Set exercise >> Reproduce in full the rows between the line holding "What measurable distance" and the line holding "5. point 617,125", inclusive. Add -130 to every number in their answers (distances, coordinates and rank numbers), and leave everything else in those rows unchanged.

(Data extracted from a collection)
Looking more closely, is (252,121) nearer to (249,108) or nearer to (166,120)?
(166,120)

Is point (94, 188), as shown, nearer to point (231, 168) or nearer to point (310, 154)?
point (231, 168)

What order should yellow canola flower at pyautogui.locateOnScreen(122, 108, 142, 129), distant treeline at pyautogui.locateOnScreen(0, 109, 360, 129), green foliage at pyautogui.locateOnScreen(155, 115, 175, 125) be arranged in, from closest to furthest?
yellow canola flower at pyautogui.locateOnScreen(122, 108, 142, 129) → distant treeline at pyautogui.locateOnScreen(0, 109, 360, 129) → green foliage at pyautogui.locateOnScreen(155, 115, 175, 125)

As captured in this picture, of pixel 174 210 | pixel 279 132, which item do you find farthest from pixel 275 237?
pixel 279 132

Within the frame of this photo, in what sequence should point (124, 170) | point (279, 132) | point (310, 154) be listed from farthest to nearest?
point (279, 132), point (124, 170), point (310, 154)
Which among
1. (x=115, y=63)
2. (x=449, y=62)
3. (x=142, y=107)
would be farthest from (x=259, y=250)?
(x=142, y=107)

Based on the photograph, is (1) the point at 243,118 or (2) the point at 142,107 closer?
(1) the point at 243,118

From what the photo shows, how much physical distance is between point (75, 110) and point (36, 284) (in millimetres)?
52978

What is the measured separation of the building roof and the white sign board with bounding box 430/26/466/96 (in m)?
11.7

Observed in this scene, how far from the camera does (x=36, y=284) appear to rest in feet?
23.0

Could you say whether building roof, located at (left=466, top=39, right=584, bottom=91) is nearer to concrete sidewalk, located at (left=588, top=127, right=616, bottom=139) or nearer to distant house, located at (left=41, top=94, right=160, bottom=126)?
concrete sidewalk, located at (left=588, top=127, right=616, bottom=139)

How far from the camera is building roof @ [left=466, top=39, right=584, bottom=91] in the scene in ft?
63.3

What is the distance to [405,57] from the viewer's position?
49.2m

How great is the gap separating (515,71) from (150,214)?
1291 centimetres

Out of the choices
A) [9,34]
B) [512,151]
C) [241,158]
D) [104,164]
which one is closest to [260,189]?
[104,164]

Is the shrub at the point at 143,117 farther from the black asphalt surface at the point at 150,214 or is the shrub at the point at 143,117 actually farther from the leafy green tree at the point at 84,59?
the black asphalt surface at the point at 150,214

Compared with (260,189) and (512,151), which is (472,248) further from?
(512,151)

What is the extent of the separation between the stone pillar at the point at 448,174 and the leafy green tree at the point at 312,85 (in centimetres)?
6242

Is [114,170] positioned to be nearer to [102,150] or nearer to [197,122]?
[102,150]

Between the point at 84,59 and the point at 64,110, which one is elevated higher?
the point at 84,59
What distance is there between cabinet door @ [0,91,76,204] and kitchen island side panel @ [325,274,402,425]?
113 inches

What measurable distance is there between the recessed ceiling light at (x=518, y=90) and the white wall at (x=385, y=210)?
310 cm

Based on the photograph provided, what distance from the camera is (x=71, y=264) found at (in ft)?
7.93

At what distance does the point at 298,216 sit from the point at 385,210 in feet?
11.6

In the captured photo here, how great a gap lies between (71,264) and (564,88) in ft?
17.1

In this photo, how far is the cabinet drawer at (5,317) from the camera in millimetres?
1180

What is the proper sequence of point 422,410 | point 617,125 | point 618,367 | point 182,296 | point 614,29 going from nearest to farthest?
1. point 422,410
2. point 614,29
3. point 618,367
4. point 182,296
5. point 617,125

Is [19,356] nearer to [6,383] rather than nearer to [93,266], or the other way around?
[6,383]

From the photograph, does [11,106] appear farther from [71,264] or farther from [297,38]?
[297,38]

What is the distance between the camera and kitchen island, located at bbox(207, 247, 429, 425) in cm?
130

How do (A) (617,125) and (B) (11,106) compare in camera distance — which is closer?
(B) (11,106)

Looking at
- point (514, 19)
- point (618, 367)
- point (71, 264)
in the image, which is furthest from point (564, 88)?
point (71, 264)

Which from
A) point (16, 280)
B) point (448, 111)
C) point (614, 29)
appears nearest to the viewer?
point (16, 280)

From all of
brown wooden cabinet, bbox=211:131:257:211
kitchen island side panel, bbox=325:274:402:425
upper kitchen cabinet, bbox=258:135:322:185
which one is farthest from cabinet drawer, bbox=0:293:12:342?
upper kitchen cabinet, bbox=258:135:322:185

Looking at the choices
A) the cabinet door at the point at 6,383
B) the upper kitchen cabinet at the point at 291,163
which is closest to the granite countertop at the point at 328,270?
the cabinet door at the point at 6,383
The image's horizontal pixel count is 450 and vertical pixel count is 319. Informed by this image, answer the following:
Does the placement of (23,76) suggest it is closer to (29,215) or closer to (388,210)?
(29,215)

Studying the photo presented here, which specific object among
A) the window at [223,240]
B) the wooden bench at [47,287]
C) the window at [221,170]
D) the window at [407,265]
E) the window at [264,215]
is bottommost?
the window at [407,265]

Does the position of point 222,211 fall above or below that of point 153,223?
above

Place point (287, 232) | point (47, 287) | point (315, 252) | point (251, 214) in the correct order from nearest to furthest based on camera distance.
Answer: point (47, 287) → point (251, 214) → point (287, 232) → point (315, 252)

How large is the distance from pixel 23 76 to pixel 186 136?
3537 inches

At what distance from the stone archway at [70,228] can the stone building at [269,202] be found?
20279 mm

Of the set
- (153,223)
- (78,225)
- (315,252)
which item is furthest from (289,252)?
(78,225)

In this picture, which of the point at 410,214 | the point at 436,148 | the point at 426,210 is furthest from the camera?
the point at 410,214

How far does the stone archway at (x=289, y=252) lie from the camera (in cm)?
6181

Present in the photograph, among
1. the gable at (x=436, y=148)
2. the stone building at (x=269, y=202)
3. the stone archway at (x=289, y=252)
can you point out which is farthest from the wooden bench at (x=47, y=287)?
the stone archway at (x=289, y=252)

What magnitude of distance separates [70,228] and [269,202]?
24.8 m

Right answer >>
What measurable distance is there between the recessed ceiling light at (x=518, y=90) and the white wall at (x=385, y=210)?
180 cm

Based on the photograph provided, what distance from the camera is (x=71, y=264) found at (in ft)?
-122.07

At what distance does the point at 298,216 sit from the point at 385,210 in feet?
-118.4

In the captured photo here, how great a gap lies between (71,264) and (564,88) in ft?
-112.9

In this photo, how far is the cabinet drawer at (5,317) from the camera in millimetres?
1050

What is the proper sequence of point 422,410 | point 617,125 | point 618,367 | point 182,296 | point 614,29 going from nearest to farthest?
-129. point 292,280
-128. point 484,-101
-127. point 488,237
-126. point 52,166
-125. point 487,-5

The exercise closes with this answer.